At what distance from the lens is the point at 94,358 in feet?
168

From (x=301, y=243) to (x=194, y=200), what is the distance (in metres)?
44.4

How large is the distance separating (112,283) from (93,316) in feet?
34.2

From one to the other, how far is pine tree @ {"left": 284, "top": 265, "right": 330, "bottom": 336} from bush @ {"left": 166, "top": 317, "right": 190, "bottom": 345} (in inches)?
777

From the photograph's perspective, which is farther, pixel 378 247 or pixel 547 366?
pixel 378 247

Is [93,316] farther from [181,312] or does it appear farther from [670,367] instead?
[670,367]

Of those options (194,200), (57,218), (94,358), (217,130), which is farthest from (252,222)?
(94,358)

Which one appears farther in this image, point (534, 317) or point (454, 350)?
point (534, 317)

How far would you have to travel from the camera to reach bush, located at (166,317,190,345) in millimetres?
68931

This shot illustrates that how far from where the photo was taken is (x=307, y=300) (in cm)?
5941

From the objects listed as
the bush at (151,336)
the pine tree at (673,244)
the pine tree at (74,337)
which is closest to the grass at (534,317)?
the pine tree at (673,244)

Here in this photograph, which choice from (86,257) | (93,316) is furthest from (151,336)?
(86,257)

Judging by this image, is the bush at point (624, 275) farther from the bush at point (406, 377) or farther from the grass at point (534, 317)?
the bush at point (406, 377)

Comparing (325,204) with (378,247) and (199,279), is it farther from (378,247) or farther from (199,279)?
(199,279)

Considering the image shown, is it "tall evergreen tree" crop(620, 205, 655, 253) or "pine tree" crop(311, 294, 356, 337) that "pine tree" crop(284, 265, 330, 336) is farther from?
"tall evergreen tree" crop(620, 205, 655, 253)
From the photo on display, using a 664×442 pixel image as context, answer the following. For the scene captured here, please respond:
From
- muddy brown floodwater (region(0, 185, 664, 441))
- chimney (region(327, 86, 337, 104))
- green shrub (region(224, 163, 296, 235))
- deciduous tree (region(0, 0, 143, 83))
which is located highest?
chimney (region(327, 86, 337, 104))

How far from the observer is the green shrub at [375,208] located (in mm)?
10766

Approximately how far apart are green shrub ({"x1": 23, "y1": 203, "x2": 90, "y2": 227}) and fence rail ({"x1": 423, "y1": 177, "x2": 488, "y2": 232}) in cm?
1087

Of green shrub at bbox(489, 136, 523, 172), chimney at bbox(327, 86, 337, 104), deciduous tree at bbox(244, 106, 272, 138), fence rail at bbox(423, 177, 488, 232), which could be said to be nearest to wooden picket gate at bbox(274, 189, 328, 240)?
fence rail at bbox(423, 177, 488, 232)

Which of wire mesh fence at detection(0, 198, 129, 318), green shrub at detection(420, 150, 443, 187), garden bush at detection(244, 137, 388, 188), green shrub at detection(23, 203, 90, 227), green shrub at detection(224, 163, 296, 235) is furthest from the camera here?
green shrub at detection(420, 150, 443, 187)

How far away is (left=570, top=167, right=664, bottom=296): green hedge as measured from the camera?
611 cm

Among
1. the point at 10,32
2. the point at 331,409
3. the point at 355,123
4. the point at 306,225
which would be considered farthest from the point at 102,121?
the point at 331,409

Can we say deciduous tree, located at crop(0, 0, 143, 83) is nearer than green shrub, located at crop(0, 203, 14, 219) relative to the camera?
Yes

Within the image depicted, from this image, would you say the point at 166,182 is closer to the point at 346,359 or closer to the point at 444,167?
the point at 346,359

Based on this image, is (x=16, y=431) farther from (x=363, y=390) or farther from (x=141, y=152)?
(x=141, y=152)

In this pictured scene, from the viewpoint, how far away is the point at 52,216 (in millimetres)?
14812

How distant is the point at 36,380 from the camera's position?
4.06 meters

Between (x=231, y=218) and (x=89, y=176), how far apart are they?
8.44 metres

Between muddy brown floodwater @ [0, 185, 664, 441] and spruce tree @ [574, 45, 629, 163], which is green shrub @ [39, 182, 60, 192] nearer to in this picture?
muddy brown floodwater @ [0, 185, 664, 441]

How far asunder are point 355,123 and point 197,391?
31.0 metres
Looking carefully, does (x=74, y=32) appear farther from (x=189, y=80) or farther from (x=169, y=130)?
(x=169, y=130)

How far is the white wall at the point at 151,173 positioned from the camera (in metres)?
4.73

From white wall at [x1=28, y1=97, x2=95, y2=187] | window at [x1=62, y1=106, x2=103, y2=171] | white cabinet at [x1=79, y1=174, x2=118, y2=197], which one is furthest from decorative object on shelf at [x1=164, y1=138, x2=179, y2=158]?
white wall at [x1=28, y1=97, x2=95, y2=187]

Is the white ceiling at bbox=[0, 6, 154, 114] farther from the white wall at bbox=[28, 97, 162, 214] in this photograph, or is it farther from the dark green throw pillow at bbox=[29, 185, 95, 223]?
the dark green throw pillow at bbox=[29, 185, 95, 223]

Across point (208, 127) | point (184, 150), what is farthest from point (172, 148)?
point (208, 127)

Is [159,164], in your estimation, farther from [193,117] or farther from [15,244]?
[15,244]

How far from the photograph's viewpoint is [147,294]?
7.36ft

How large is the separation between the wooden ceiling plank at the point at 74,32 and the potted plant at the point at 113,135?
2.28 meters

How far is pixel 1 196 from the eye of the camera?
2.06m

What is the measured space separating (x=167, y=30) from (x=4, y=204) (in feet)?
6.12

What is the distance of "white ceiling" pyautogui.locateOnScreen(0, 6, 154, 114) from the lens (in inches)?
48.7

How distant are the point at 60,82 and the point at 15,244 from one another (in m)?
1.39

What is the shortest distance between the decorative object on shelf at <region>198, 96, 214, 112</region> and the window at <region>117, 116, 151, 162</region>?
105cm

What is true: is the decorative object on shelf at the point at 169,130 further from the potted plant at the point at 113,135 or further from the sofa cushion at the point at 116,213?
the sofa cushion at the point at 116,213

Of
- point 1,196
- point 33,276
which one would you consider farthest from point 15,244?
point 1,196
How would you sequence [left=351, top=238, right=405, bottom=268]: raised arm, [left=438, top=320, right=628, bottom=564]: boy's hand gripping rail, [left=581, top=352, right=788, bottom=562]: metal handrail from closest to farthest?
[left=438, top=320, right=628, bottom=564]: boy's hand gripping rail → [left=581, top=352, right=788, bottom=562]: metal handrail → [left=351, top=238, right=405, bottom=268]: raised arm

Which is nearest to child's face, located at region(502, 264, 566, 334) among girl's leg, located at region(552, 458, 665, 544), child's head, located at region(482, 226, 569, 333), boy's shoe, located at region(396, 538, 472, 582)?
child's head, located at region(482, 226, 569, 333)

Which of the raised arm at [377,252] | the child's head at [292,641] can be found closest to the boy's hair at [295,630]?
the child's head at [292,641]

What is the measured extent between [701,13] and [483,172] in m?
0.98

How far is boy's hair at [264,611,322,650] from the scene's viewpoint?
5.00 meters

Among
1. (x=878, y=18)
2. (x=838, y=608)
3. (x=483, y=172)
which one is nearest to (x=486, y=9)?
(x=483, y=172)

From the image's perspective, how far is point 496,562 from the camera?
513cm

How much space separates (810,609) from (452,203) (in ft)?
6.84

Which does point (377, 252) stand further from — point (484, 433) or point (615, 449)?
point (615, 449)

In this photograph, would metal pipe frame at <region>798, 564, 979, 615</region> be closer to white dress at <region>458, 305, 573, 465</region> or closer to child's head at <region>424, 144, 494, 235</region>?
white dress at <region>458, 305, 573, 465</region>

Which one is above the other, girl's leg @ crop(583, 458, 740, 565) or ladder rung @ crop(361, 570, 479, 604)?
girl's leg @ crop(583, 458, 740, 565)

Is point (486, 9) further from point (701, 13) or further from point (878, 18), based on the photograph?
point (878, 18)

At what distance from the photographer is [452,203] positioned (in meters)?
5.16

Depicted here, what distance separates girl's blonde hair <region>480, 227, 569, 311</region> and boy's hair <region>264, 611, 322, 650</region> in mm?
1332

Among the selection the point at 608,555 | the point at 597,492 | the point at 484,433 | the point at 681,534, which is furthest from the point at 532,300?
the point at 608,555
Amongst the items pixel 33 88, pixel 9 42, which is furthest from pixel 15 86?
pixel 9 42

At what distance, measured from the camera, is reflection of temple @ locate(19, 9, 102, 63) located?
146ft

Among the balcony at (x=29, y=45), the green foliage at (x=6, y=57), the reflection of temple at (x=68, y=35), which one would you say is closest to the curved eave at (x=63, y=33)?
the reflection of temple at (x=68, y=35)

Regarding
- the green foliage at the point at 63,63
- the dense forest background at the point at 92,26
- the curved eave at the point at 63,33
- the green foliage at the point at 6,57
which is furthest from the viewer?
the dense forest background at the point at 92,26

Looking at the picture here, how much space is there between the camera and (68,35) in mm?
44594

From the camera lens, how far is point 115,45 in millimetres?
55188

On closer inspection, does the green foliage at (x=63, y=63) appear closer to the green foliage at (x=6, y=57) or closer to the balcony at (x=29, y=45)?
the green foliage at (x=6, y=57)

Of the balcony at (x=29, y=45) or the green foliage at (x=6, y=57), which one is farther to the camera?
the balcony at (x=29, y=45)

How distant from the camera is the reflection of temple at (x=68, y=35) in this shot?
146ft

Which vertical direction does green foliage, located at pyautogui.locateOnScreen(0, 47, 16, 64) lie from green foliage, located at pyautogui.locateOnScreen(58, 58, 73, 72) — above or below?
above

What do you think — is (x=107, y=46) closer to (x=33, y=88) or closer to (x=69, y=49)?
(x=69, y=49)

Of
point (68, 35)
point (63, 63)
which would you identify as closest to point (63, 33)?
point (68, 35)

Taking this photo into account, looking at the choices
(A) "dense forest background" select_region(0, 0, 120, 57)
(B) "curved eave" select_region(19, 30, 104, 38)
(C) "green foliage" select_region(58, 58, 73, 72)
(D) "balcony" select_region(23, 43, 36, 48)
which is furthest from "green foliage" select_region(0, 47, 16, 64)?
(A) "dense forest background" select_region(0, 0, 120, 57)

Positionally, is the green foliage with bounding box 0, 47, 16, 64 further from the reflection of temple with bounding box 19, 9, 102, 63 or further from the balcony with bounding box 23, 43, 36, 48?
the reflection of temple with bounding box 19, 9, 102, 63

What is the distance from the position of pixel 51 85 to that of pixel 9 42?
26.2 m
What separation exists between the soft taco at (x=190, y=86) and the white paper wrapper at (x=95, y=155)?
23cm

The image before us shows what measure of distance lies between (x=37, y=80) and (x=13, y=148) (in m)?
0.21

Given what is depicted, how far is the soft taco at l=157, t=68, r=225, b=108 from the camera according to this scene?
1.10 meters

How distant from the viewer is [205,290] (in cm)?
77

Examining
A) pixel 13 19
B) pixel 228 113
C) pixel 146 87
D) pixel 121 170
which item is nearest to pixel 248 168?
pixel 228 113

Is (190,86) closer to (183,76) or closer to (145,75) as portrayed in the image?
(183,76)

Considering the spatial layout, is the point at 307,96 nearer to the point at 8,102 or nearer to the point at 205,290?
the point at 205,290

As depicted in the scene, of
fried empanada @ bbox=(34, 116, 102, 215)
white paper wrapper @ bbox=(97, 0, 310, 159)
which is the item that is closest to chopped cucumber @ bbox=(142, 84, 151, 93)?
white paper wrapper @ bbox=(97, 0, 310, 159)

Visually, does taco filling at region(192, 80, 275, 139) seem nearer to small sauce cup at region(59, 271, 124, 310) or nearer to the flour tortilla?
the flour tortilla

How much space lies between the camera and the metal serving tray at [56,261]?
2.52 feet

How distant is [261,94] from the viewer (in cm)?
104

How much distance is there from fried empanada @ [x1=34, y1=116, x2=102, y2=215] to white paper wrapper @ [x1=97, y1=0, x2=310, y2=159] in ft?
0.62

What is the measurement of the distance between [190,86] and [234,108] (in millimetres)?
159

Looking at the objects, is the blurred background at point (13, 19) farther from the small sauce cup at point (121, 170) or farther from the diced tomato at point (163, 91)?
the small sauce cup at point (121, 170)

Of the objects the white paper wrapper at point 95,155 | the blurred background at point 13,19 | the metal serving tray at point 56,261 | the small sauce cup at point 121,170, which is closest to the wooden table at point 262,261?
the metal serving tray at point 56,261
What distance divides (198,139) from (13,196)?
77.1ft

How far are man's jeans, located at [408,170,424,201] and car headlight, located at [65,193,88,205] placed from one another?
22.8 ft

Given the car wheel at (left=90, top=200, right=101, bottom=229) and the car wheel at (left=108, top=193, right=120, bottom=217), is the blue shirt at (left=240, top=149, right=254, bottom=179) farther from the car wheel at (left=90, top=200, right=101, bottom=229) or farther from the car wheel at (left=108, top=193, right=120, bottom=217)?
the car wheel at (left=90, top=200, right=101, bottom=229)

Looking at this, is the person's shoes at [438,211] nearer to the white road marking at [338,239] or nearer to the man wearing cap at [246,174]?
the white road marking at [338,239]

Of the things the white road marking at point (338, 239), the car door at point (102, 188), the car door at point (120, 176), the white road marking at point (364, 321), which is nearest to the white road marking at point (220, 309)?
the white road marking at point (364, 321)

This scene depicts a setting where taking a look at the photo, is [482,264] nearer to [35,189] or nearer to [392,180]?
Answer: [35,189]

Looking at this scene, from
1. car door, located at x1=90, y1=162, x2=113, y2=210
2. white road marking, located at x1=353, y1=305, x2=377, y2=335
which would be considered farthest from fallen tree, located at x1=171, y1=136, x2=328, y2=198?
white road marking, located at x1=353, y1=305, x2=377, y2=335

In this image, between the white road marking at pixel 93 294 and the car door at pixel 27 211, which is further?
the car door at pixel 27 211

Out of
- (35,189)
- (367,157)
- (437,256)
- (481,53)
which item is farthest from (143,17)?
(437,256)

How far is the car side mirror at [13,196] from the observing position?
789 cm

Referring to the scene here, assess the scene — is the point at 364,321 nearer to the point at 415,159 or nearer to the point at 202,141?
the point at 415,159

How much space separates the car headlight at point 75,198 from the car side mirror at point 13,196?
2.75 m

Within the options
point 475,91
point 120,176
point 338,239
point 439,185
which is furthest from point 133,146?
····················
# What the exercise asks
Return every line from the one holding "Of the things" through the end of the data, exactly as it appears, with both ends kept and nothing else.

# Exercise output
Of the things the white road marking at point (338, 239), the car door at point (102, 188), the car door at point (120, 176), the white road marking at point (364, 321), which is nearest to the white road marking at point (220, 309)?
the white road marking at point (364, 321)

This scene depicts a setting where taking a look at the photo, is [482,264] nearer to [35,189] or nearer to [392,180]?
Answer: [35,189]

Looking at this scene, from
1. car door, located at x1=90, y1=162, x2=113, y2=210
2. white road marking, located at x1=353, y1=305, x2=377, y2=335
which would be considered farthest from fallen tree, located at x1=171, y1=136, x2=328, y2=198?
white road marking, located at x1=353, y1=305, x2=377, y2=335

In this image, between the white road marking at pixel 93 294 and the car door at pixel 27 211, which is further?
the car door at pixel 27 211

Out of
- (35,189)
- (367,157)
- (437,256)
- (481,53)
which item is farthest from (143,17)?
(437,256)

How far is the car side mirror at [13,196] from the observing position?
789 cm

Referring to the scene here, assess the scene — is the point at 364,321 nearer to the point at 415,159 or nearer to the point at 202,141?
the point at 415,159

How much space separates the car headlight at point 75,198 from the car side mirror at point 13,196?
2.75 m

Within the options
point 475,91
point 120,176
point 338,239
point 439,185
which is furthest from point 133,146?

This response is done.